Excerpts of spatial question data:
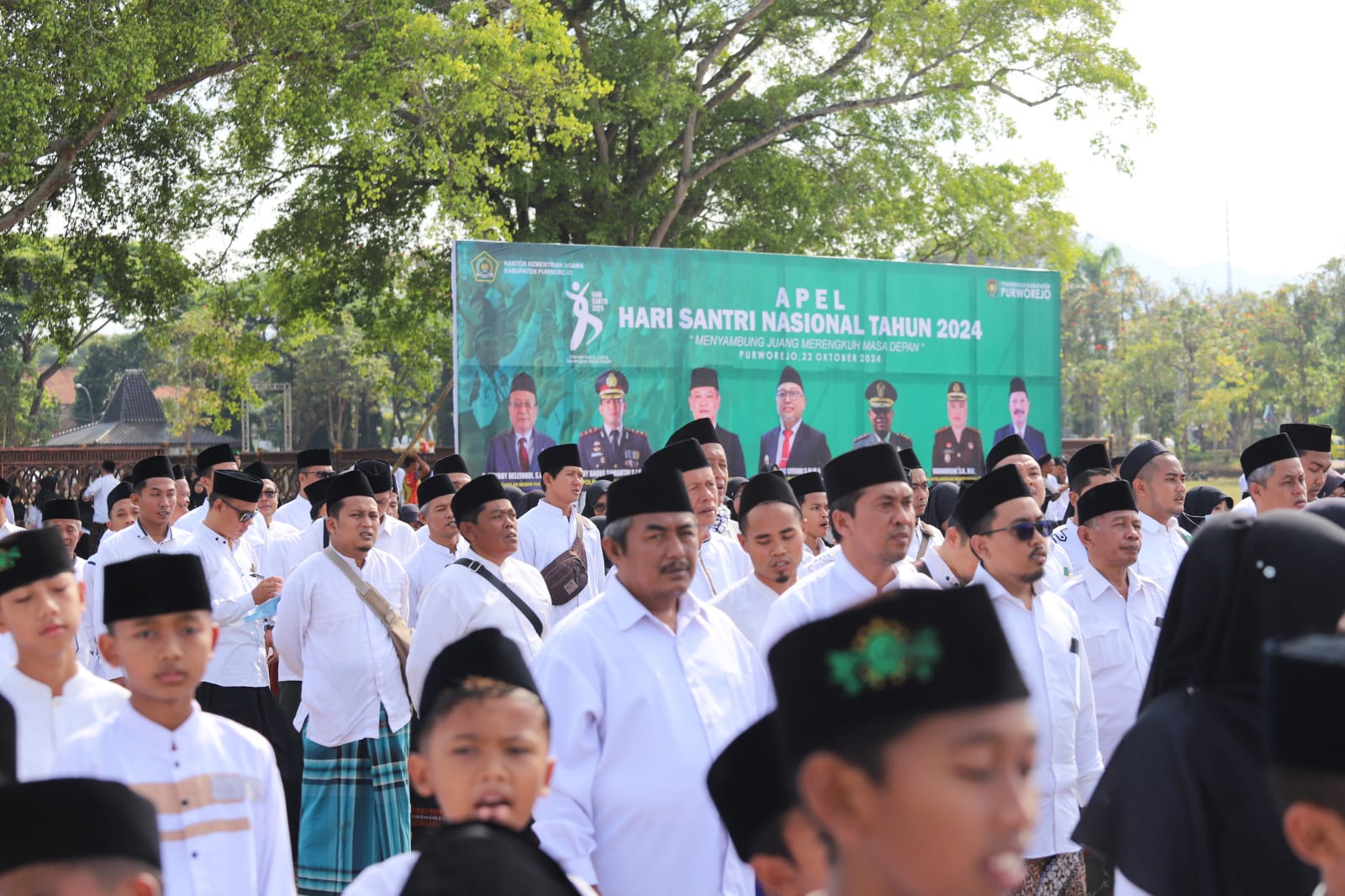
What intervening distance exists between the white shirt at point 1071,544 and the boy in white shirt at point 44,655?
4.82 metres

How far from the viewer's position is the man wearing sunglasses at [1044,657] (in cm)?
473

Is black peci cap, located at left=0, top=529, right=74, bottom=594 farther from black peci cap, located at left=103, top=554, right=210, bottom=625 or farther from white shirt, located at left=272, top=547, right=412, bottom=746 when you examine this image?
white shirt, located at left=272, top=547, right=412, bottom=746

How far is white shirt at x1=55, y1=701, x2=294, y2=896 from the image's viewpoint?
144 inches

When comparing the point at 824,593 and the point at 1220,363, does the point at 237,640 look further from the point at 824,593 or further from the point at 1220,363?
the point at 1220,363

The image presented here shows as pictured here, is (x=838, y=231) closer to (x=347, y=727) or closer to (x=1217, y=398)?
(x=347, y=727)

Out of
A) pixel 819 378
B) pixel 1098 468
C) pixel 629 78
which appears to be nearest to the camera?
pixel 1098 468

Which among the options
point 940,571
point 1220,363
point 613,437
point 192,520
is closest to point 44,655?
point 940,571

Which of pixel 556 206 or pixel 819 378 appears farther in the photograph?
pixel 556 206

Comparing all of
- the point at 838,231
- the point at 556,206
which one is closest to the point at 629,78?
the point at 556,206

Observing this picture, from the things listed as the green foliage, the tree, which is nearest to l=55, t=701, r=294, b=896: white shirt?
the tree

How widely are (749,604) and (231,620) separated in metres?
2.95

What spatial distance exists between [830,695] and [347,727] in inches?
214

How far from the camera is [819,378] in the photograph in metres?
17.8

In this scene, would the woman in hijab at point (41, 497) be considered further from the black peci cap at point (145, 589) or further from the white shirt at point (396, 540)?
the black peci cap at point (145, 589)
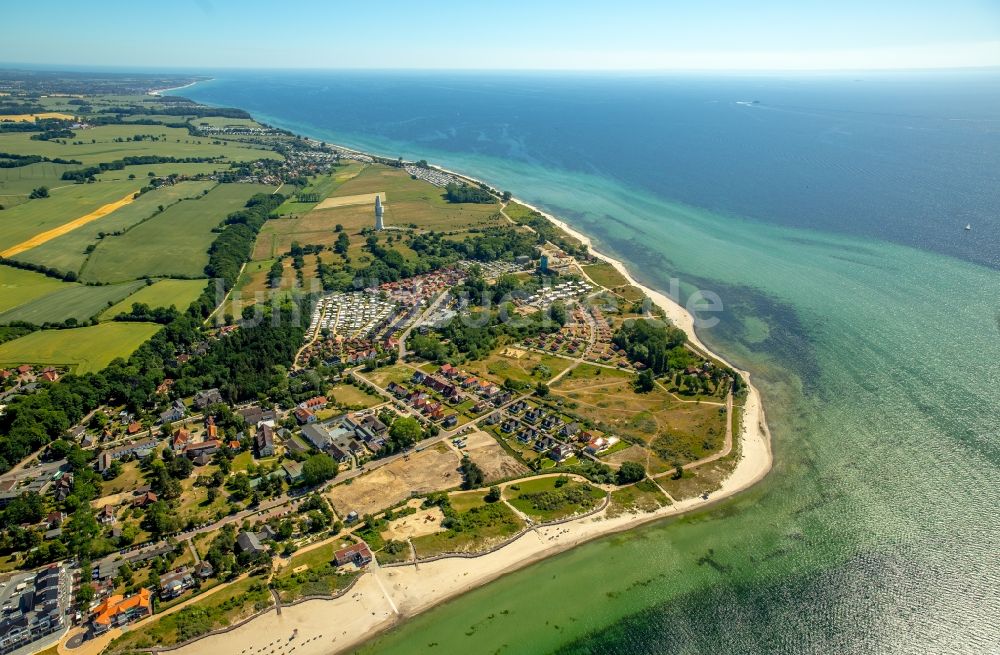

YOUR GOAL:
Rewrite the listing above with "photograph" changed to "image" and nothing else altered. Omit the pictures from your answer.

RESULT OF THE TASK:
What intervening distance exists between the white shirt at point 1071,544 and the boy in white shirt at point 44,655?
4.82 metres

How far from the viewer's position is the man wearing sunglasses at [1044,657] (in cm)?
473

Is black peci cap, located at left=0, top=529, right=74, bottom=594 farther from black peci cap, located at left=103, top=554, right=210, bottom=625 or farther from white shirt, located at left=272, top=547, right=412, bottom=746 when you examine this image?
white shirt, located at left=272, top=547, right=412, bottom=746

How far is white shirt at x1=55, y1=701, x2=294, y2=896 from the image's viewpoint?
144 inches

When comparing the point at 824,593 and the point at 1220,363, does the point at 237,640 look further from the point at 824,593 or further from the point at 1220,363?
the point at 1220,363

The image presented here shows as pictured here, is (x=838, y=231) closer to (x=347, y=727) or closer to (x=1217, y=398)?
(x=347, y=727)

Out of
A) pixel 819 378
B) pixel 1098 468
C) pixel 629 78
which appears to be nearest to the camera?
pixel 1098 468

Which among the options
point 940,571
point 1220,363
point 613,437
point 192,520
is closest to point 44,655?
point 940,571

Which of pixel 556 206 or pixel 819 378 appears farther in the image?
pixel 556 206

Comparing all of
- the point at 838,231
- the point at 556,206
which one is closest to the point at 629,78?
the point at 556,206

Observing this picture, from the things listed as the green foliage, the tree, which is nearest to l=55, t=701, r=294, b=896: white shirt?
the tree

How widely are (749,604) and (231,620) separated in metres?
2.95

What spatial distance exists between [830,695] and [347,727] in inches?
214

How far from the camera is [819,378] in the image in metres?
17.8

In this scene, would the woman in hijab at point (41, 497) be considered further from the black peci cap at point (145, 589) or further from the white shirt at point (396, 540)?
the black peci cap at point (145, 589)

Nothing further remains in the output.